Pranav Vashisht serves as a Continuous Improvement Specialist at Idaho Milk Products, where he leads and manages process development and improvement projects. He is also a team leader of the Special Initiative Team of the Dairy Foods Division of IFT and a board member of Intermountain IFT. Pranav has a M.S. in Food Science and a B.S. in Dairy Technology.
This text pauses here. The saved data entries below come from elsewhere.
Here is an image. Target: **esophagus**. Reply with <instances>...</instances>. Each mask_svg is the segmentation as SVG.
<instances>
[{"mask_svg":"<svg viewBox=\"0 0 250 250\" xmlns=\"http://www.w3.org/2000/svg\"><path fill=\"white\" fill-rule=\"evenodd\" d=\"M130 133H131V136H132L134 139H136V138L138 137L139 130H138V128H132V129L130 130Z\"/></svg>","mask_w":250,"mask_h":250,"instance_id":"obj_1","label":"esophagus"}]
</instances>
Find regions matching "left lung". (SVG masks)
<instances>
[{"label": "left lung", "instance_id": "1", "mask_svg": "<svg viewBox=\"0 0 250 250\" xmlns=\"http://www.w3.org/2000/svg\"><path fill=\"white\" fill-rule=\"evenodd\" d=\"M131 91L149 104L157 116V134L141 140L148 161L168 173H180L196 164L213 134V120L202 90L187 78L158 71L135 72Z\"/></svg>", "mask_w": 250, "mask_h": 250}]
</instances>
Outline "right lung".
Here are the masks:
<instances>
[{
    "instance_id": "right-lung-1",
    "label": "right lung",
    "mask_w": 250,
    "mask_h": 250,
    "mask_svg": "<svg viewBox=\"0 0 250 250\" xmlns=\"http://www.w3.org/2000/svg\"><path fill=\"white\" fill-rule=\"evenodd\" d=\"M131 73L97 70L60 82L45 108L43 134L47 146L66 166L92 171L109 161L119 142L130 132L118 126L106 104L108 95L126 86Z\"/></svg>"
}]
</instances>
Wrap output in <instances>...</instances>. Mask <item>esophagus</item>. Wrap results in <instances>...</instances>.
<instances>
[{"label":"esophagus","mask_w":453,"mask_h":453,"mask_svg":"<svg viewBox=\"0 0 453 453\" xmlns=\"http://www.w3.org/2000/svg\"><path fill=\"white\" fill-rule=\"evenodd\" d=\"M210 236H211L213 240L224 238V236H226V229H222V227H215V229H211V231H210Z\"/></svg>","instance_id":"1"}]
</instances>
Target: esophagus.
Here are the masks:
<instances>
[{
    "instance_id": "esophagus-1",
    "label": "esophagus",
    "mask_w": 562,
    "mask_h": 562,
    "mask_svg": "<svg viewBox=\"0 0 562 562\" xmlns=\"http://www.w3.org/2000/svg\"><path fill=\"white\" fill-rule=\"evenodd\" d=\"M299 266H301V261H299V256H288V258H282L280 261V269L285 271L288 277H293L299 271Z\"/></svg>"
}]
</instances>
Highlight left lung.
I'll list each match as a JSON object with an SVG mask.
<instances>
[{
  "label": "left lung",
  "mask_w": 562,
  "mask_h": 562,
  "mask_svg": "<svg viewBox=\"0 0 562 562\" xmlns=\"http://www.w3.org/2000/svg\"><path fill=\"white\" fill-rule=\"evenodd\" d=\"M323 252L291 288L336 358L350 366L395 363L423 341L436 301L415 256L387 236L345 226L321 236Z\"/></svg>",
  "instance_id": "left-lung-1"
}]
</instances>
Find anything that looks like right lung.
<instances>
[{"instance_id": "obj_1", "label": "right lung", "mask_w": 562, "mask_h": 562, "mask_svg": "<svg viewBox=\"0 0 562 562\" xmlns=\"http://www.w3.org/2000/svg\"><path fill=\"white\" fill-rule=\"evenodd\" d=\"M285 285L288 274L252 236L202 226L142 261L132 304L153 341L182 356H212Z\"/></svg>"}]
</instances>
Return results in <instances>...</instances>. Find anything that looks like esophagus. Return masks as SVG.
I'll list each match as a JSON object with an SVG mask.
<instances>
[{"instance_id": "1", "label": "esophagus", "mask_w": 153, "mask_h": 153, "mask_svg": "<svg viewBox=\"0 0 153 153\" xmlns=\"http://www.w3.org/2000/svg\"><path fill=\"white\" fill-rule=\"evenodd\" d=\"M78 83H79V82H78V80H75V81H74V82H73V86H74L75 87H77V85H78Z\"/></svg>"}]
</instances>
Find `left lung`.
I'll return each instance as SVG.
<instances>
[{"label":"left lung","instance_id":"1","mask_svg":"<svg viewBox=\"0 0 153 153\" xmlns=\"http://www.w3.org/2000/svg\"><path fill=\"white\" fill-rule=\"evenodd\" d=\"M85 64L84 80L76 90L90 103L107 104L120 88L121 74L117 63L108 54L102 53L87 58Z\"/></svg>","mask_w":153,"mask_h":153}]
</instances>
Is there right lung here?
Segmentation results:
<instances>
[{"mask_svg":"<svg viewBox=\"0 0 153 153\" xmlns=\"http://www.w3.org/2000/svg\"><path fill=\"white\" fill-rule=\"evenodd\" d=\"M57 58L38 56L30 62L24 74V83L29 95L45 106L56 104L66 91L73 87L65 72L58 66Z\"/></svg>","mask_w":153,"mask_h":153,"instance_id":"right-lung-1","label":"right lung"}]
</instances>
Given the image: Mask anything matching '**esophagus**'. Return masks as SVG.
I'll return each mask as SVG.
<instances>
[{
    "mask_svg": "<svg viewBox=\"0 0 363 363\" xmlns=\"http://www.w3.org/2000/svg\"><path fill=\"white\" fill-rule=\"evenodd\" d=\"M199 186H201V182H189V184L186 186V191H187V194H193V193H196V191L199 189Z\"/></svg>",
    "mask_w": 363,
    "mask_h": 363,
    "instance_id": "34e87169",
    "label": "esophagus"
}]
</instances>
Dairy ingredients serve as the foundation for various food sectors, such as infant formulas, baking and confections, and sports nutrition. Dairy manufacturers have embraced numerous innovative processing technologies to produce these ingredients. However, amid growing environmental concerns associated with food processing and increased consumer awareness of healthy food products, there is a noticeable shift toward greener processing methods, emphasizing the importance of preserving the natural characteristics of food to the maximum extent possible.
Due to the heat-sensitive nature of milk components, non-thermal processing technologies are gaining popularity in the dairy industry. These technologies are viewed as potential alternatives to traditional milk pasteurization methods. This transition addresses environmental considerations and aligns with the broader trend of prioritizing a health-conscious approach in the production of dairy products.
The implementation of ultra-shear technology has proven to be a pivotal approach in the production of clean-label beverages. By reducing the particle size of the product through intense shear forces (400 MPa), this technology plays a crucial role in eliminating the necessity for stabilizers and enhancing suspension stability. Furthermore, it effectively deactivates pathogenic and spoilage-causing microorganisms without requiring thermal exposure, thereby preserving the natural components more effectively.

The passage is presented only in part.